Document text
Start of Block

The blue babies you get from the Choccies are really nice.. I think it's a bonus but if you aren't expecting it, can be a bit of a bummer I guess.


----------



## Kimchi24 (Mar 22, 2013)

I laugh when I go to the chain fish shops and they have a label of fire red shrimps and Harlow grade cherries. Biggest scam ever. As far as I know, that last pic are what blue rilis are like. I haven't quite seen the others. I guess they are simply what people have achieved though specific breeding


----------



## randy (Jan 29, 2012)

Common names of Neocaridina is bound to be confusing. Even the scientific name of these shrimps is getting debates (Neocaridina heteropoda or Neocaridina Davidi, same thing, for different reasons). So ask for pictures or see in person or tell the seller exactly what you are looking for or what you are getting.

First pic you posted is a high grade dream blue. The reason it's named ultra blue rili is because it's selectively bred from blue rili line. I have some of these and get tons of rili-like babies. The current development of this line almost gets rid of the middle section, a bit different from when I got them 10 months ago.

End of Block

Pick up the forum thread on blue Neocaridina shrimp varieties right after its last sentence and extend it.

Supplied information

Start of Block

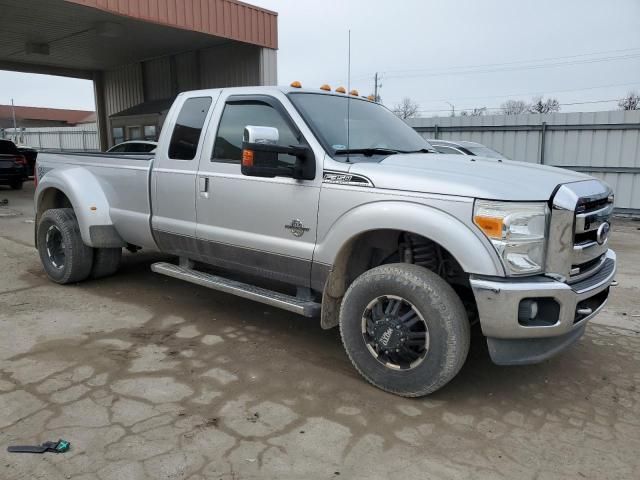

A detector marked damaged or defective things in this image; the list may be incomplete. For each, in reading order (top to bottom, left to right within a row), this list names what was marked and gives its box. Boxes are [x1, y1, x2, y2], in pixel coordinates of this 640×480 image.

cracked pavement [1, 182, 640, 478]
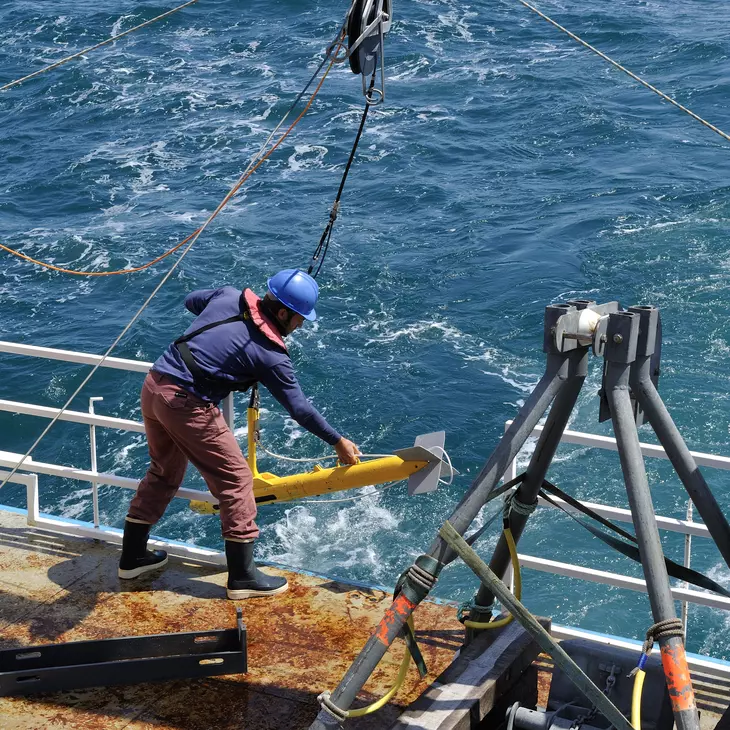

End of Block

Result of this task
Here are some of mine,




The more rili-like offspring from the same line,


And another one


Second pic you posted is either a regular rili or a low grade blue rili. (with clear middle section)

Third pic you posted is blue Velvet or blue Panaque (no clear middle section) You may see some Blue Perl which looks similar but aren't the same. Blue Perl are closer to snow ball shrimp.

However, anyone can name their shrimps any way they want, sometimes because certain names are more popular and commanding a higher price, sometimes just purely confused.

What I said above is more following the rules most people I know follow, rule is simple, a rili should have a middle section that's either clear or in different colour than the head and tail. If you have bred fire red, you have likely gotten some regular rili shrimps in the offspring. But because from the same line you can always selectively breed out a new line without a clear section, and you can keep the rili in the name to claim its linage, I mean, it's your shrimp and you get to name it, right?

The rili came from my PFR breeding tank.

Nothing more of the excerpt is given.